An amusing, irreverent account of the Lakers of Kobe, Shaq, and Phil Jackson
The story of the Lakers dynasty from 1996 through 2004, when Kobe Bryant and Shaquille O’Neal combined — and collided — to help bring the Lakers three straight championships and restore the franchise as a powerhouse
In the history of modern sport, there have never been two high-level teammates who loathed each other the way Shaquille O’Neal loathed Kobe Bryant, and Kobe Bryant loathed Shaquille O’Neal. From public sniping and sparring, to physical altercations and the repeated threats of trade, it was warfare. And yet, despite eight years of infighting and hostility, by turns mediated and encouraged by coach Phil Jackson, the Shaq-Kobe duo resulted in one of the greatest dynasties in NBA history. Together, the two led the Lakers to three straight championships and returned glory and excitement to Los Angeles.

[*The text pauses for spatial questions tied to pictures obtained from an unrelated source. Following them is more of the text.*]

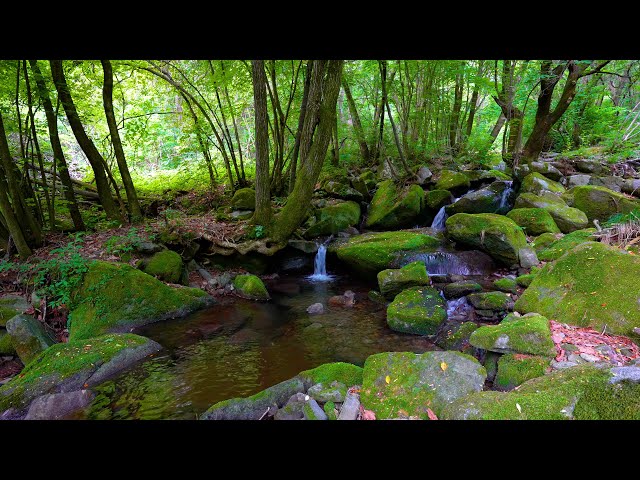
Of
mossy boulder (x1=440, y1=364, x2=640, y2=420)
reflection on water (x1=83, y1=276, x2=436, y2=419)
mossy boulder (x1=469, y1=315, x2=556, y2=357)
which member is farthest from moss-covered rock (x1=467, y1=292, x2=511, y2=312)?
mossy boulder (x1=440, y1=364, x2=640, y2=420)

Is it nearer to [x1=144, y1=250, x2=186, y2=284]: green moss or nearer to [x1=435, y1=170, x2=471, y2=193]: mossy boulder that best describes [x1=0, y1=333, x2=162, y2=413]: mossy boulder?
[x1=144, y1=250, x2=186, y2=284]: green moss

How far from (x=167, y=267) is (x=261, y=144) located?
3.74 metres

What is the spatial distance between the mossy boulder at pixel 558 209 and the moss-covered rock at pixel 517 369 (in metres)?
6.26

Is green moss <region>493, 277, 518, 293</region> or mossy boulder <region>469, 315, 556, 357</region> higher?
mossy boulder <region>469, 315, 556, 357</region>

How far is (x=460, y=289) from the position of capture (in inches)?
262

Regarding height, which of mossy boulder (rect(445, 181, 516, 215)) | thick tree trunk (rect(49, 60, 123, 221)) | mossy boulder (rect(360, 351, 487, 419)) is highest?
thick tree trunk (rect(49, 60, 123, 221))

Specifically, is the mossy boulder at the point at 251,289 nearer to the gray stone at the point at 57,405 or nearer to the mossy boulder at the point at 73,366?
the mossy boulder at the point at 73,366

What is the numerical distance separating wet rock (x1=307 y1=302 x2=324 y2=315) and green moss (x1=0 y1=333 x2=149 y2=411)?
10.2 feet

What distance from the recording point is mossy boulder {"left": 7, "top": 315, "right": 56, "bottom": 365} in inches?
197

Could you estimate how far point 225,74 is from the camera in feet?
35.0
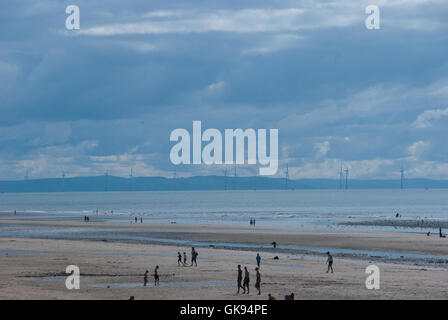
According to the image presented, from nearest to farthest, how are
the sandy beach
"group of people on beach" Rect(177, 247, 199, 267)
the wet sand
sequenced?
the wet sand → the sandy beach → "group of people on beach" Rect(177, 247, 199, 267)

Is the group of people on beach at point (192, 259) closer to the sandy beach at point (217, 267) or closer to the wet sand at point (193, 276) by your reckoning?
the wet sand at point (193, 276)

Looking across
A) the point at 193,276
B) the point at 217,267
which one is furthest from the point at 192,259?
the point at 193,276

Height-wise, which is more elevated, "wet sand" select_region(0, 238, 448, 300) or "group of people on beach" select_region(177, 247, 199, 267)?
"group of people on beach" select_region(177, 247, 199, 267)

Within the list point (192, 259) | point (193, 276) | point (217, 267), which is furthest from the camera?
point (192, 259)

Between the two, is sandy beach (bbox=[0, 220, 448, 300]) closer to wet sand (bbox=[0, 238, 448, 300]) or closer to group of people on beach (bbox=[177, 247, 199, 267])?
wet sand (bbox=[0, 238, 448, 300])

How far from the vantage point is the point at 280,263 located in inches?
2440

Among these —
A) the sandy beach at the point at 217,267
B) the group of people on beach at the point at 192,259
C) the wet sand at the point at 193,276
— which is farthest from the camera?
the group of people on beach at the point at 192,259

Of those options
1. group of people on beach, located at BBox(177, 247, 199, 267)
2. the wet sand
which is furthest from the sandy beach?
group of people on beach, located at BBox(177, 247, 199, 267)

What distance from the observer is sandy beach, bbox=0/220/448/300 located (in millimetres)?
43844

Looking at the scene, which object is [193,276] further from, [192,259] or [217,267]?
[192,259]

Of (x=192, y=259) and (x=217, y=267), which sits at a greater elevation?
(x=192, y=259)

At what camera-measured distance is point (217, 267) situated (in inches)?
2282

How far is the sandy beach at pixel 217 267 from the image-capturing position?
4384 cm

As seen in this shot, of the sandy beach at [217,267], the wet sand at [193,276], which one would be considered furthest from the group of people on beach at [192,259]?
the sandy beach at [217,267]
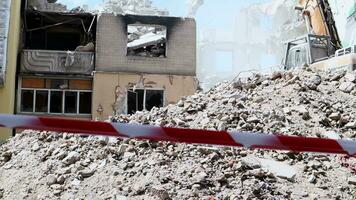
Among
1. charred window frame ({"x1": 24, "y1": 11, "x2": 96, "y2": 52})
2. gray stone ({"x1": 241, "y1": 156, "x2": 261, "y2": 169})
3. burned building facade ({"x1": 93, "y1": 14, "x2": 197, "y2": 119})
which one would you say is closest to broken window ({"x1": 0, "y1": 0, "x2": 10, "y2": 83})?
charred window frame ({"x1": 24, "y1": 11, "x2": 96, "y2": 52})

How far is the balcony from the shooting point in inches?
782

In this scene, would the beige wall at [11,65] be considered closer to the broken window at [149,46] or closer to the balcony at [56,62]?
the balcony at [56,62]

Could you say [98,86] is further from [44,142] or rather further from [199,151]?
[199,151]

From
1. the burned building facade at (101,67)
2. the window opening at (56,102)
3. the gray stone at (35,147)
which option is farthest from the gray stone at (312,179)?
the window opening at (56,102)

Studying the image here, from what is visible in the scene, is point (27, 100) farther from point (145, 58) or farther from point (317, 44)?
point (317, 44)

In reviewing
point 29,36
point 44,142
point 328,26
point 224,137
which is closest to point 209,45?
point 29,36

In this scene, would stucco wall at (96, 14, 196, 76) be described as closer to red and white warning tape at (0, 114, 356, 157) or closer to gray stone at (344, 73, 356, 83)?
gray stone at (344, 73, 356, 83)

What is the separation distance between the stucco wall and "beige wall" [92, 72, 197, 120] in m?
0.25

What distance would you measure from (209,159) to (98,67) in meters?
14.4

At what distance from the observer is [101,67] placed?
66.1 ft

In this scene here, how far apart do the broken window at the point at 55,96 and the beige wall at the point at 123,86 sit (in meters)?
0.50

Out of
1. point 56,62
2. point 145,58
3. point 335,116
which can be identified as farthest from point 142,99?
point 335,116

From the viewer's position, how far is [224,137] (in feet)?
9.11

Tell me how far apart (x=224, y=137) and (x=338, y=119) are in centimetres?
564
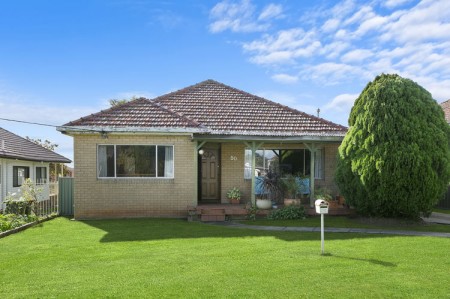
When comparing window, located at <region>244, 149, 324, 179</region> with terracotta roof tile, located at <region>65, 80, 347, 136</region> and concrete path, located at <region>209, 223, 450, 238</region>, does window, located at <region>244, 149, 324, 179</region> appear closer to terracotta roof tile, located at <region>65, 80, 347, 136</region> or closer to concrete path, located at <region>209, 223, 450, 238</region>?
terracotta roof tile, located at <region>65, 80, 347, 136</region>

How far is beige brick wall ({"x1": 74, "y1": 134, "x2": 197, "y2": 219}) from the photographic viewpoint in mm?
14531

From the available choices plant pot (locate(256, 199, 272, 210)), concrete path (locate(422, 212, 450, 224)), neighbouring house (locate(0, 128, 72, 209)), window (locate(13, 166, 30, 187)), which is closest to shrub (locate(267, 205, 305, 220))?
plant pot (locate(256, 199, 272, 210))

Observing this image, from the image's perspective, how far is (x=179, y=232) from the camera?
11.4 m

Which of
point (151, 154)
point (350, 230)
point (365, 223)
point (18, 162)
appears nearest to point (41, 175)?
point (18, 162)

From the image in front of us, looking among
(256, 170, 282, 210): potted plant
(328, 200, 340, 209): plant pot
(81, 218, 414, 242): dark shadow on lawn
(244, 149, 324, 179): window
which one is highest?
(244, 149, 324, 179): window

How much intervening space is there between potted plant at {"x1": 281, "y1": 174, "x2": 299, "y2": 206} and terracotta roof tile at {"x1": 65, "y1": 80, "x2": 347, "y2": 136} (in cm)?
191

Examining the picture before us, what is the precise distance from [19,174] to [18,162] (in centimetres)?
70

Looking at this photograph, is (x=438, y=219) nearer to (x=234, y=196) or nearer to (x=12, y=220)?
(x=234, y=196)

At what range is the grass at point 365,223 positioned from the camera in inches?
491

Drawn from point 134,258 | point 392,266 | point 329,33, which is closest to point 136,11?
point 329,33

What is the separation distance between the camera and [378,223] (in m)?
13.2

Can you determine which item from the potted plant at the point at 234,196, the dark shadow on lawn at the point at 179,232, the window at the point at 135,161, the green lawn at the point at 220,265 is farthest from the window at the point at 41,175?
the green lawn at the point at 220,265

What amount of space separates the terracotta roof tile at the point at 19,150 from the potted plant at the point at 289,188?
1273 cm

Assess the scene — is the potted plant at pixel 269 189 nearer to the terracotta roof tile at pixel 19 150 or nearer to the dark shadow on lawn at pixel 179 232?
the dark shadow on lawn at pixel 179 232
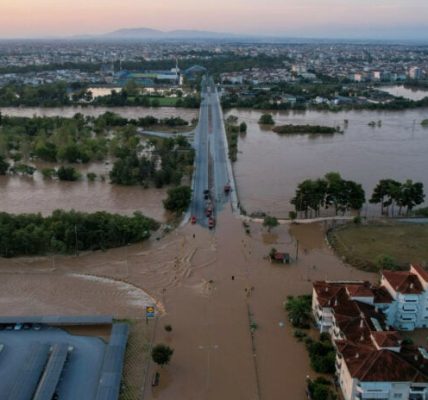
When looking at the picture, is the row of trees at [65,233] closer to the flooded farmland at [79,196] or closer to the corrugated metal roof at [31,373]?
the flooded farmland at [79,196]

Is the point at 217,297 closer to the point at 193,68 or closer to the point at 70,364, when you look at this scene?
the point at 70,364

I’m not sure I can remember a time when I didn’t know the names “Kobe Bryant” and, especially, “Shaquille O’Neal”. This despite not having access to NBA games (in person or on TV) until Kobe’s final year in the League, and after Shaq had retired. I knew they’d won the championship together at least twice, but that was it. When Pearlman’s Three-Ring Circus popped up on my radar, I knew I had to read it. And I’m very glad I did: it’s a detailed, irreverent and (seemingly) balanced account of the tense years leading up to and including the Lakers’ three-peat. I really enjoyed it.
In Three-Ring Circus, Jeff Pearlman gives readers a tightly-written history of the Lakers, focusing on the 1996-2004 seasons and the characters that included. He writes of the superstars, the role players, the tourists, and others in the Lakers organization. To me, it felt like the author gave an honest, quite balanced picture of each player, telling readers of the good and bad. Even Kobe, who he clearly doesn’t have much respect for during these years, is nevertheless recognized as a superb talent and gets a sympathetic portrait at times. The story builds to the eventual dismantling of this three-time championship team, when the situation just became untenable.
Through the eight years that followed, Bryant was as beloved as he was disliked. He could do magical things on the court while behaving as a selfish child off of it. He treated many fans like his closest friends while treating many teammates (especially undrafted rookies) like empty soda cans resting alongside a gutter. He had little use for some coaches and overwhelming respect for others. He was dour and peppy; intense and playful; cruel and loving. He was accused of raping a woman, proclaiming his innocence even as he came very close to serving time.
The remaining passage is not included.